Finger Lakes Family Photographer | Dani T Photography | Lifestyle Newborn Session
* Trigger warning! The following blog discusses premature labor and delivery .*
There is something so magical about bringing your baby home. Those first smiles, first full nights sleep, first time you see your partner holding them. So many firsts, and so many special little moments you want to soak it all in and remember ever y single second. When Petera and I first started planning her newborn session, I had no idea the memories we would capture together and the story she would share with me about bringing little Kinsley into this world.
I am going to let Petera tell her story on the blog today, a story that is emotional, and real. Something I strive to capture during every session. Thank you to Petera & Justin for inviting me into your home, and basking into those moments of firsts with your beautiful family and telling me your story of how it all came to be, and how blessed you are to be together. <3
As I scroll through the breathtaking photos of us in our home I can’t help but be overwhelmed with more emotions than one. These pictures of the three of us in our home will be cherished for years to come and I can’t wait to hang them all over for us to admire everyday. Our family most certainly will too.
I never really fully explained our story to you, it’s long and scary but I hope it brings you some understanding of how precious this gift is that you gave us. My entire pregnancy I was sick. Everyday was an uphill battle for me. It wasn’t beautiful and I definitely wasn’t glowing. I always said it was “perspiration” being pregnant in the middle of a humid summer is not pretty!! But I never really appreciated what it meant to be pregnant until I had to fight to try and stay pregnant for as long as I could.
On November 18th I went to my doctor for a routine check, my coworker feared I was retaining too much water. I thought being bloated was normal and thought nothing of it. Thank god my coworker said something that day. If she hadn’t, chances are neither of us would be here. After several tests and examinations my doctor told me to prepare to go to labor and delivery due to my blood pressure sky rocketing. I was in shock and disbelief. There’s no way. I’m 26 weeks pregnant, it’s way too early. There must be a mistake.
Once I got to the hospital, panic took over every nurse in that room and you could feel the tension rising. They immediately started an IV, several rounds of steroid injections, a magnesium drip that makes you sicker than a dog, and told me my blood pressure was seizure level and they were preparing to emergency ambulance me to Strong Memorial Hospital. In the hallway, I didn’t know they were prepping Justin to have to make a decision, whether to save my life or our unborn child’s.
After a long bumpy ambulance ride to Strong Memorial Hospital they were able to stabilize me but informed us that I had developed severe preeclampsia. Severe preeclampsia is life threatening to the mother and child and theres no cure, only delivery of the baby. I was 26 weeks pregnant. I held on for 14 more days on bed rest. Justin went back and forth every single day to be by my side and yet continued to work and take care of our household.
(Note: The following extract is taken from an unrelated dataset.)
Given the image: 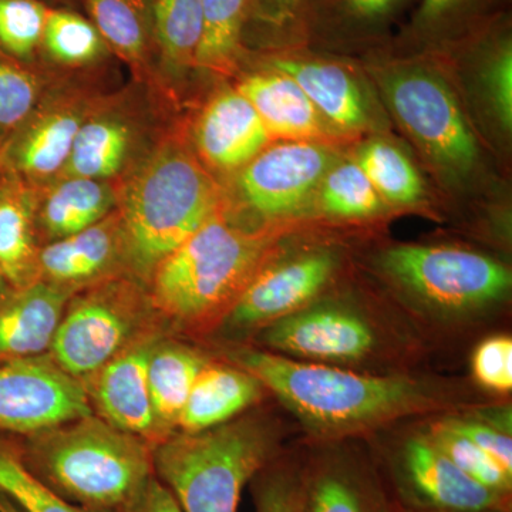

On December 2nd my placenta ruptured from my uterus meaning I was internally bleeding and there was no flow of oxygen or nutrients to our baby. In a matter of 30 minutes it went from life and death. I was rushed into an emergency c section. When Kinsley was born, she was not breathing. They quickly whisked her away and I was still under general anesthesia. At this time, I was alone at the hospital undergoing surgery. My mom was on the way to the hospital and Justin received a phone call that Kinsley was born but that’s all they could say to get here immediately.
Once Justin arrived they explained they had been able to stabilize Kinsley and she was being worked on by a team of NICU doctors. They then explained I was waiting for approval to undergo a second surgery to save my life. I was internally bleeding from 2 main arteries in my uterus. The team of doctors worked on me for 6 hours and were able to stop the internal bleeding. My uterus had suffered too much damage tho, they had to remove a section of it and band it off.
I woke up 7 hours later having no clue what had happened or what obstacles lie ahead of me. But I was alive. Kinsley was alive. And that is a miracle. Kinsley spent 81 days in the NICU. She was born at 2 pounds and very fragile. Many of the days she spent at Golisano Children’s Hospital I was by myself as Justin had to continue to work to provide for our family and keep our medical insurance.
These pictures not only give us joy, they give us memories and photos to look at to remind us how lucky we are to have each other. It’s easy to look back on our journey and feel overwhelming sadness, anger, confusion, and many other things. Now looking forward, we have priceless captured moments in our home that are so much more than you can imagine. When I look at these photos, I feel pure joy. And we haven’t felt that in a long time.
Thank you is an understatement. You are gifted beyond recognition. From the bottom of our hearts, bless you.